Unfortunately, the biggest problems of the ending still remain. Said choices don’t seem to matter that much (in particular, the armies you spent the game gathering only make weak and limited appearances in the story), the three endings themselves are logically problematic (the Synthesis choice in particular is a bit of poorly thought-out futurism that even Ray Kurzweil would find laughably optimistic) and the plot is still resolved largely through a literal Deus Ex Machina, in the form of a ghostly child who is, a) introduced in the last ten minutes of the game, b) is the putative head of the genocidal race of starships whom Shepard had been trying to destroy from the first mission of the first game, and c) basically gives the player orders. Extended Cut allows Shepard to argue with the so-called StarChild a bit (previously, she had just kind of passively accepted what her greatest enemy had told her), and even lets the player reject the StarChild’s three options, although this results in an Easter Egg Game Over. The fact that the StarChild is there at all means the endings can never be truly successful -- he’s simply in the wrong game, and really should have been excised completely from the narrative.

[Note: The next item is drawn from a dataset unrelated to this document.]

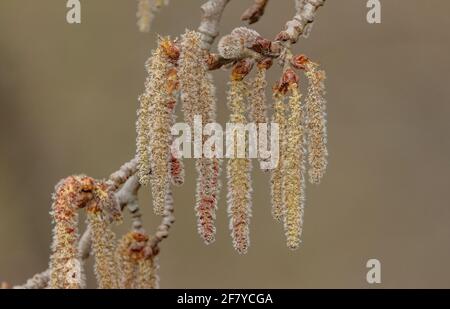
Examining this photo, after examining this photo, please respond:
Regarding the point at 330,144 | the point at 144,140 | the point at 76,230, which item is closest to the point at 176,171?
the point at 144,140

Does Extended Cut fix Mass Effect 3’s endings? Not entirely. What it does is make them palatable -- they go from terrible to bad, entirely nonsensical to weird, inexcusable to just kind of “meh.” For fans, it’s a chance to reassess their investment in a series that looked entirely off the rails. For BioWare, it’s probably enough to salvage Mass Effect as an intellectual property and reclaim some fan goodwill -- it’s not every day that a company releases this much essentially free content, even if it’s stuff that really should have been in the game in the first place. There were hints of future single-player DLC in the Extended Cut files; how that DLC sells will largely determine how successful the new endings were. For everyone else, it’s a valuable lesson in how much an ending matters -- you don’t have to be Kerri Strug, but you absolutely, positively cannot be Luis Castillo.